::: Extract to read :::
What is memristor
Memristor is a two-terminal device that can remember its history, and its resistance is depended upon the magnitude and polarity of the voltage applied to it and the length of the time that the voltage has been applied. So if the voltage is turned off the memristor can remember its most recent resistance until the next time when the voltage is turned on so if the voltage is turned on after several months it could remember the resistance during that period of months. Memristors can relate the charge moving through the circuit and the magnetic flux surrounded by that circuit. So the device resistance would vary according to the amount of charge that passed through it. A memristor can be said as a charge controlled when the relation between flux and charge is expressed as a function of electric charge and it is said to be flux controlled if the relation between the flux and charge is expressed as a function of the flux linkage.
What is a memristor used for and what is the specialty of a memristor
One of the important properties of a memristor is that it can save its electronic state even after the current is turned off, so because of this feature it can be used to replace today’s flash memory. It could remember a range of electrical states, and these characters cannot be replaced by any circuit combination of resistor, capacitor, and inductor. Memristor can be used to reduce the size of the supercomputers and it could also reduce the booting time of our PC. It can be used for the development of intelligent devices having memory, so it can be used to take artificial intelligence and robotics to the next level.
::: Entries shown :::
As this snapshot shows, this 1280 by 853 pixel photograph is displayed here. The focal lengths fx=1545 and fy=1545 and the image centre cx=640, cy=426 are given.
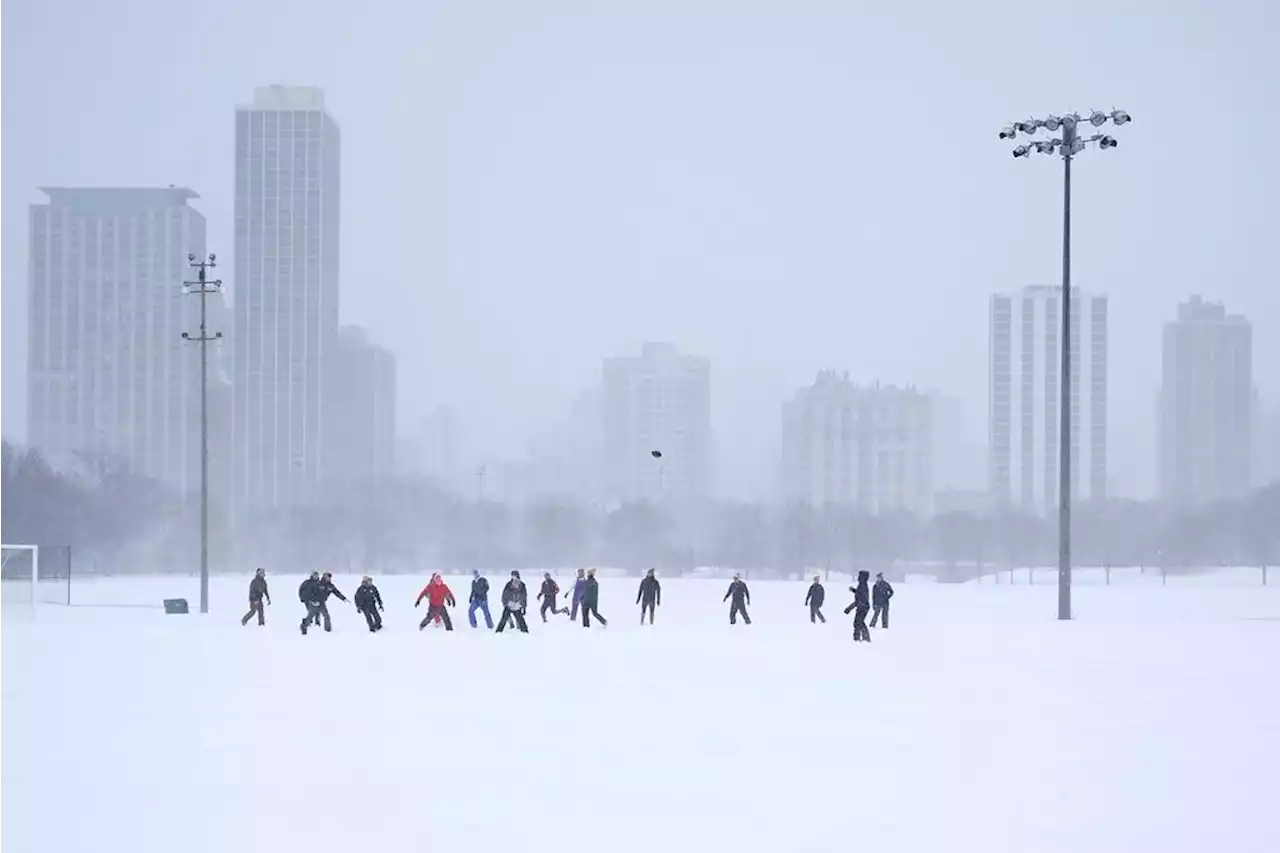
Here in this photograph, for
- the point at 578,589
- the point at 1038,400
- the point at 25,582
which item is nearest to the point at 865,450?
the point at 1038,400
:::
**Instructions for the task**
Duplicate the passage of the memristor text above, starting at the words "What is a memristor" and ending after "the next level.".

**Response area**
What is a memristor used for and what is the specialty of a memristor
One of the important properties of a memristor is that it can save its electronic state even after the current is turned off, so because of this feature it can be used to replace today’s flash memory. It could remember a range of electrical states, and these characters cannot be replaced by any circuit combination of resistor, capacitor, and inductor. Memristor can be used to reduce the size of the supercomputers and it could also reduce the booting time of our PC. It can be used for the development of intelligent devices having memory, so it can be used to take artificial intelligence and robotics to the next level.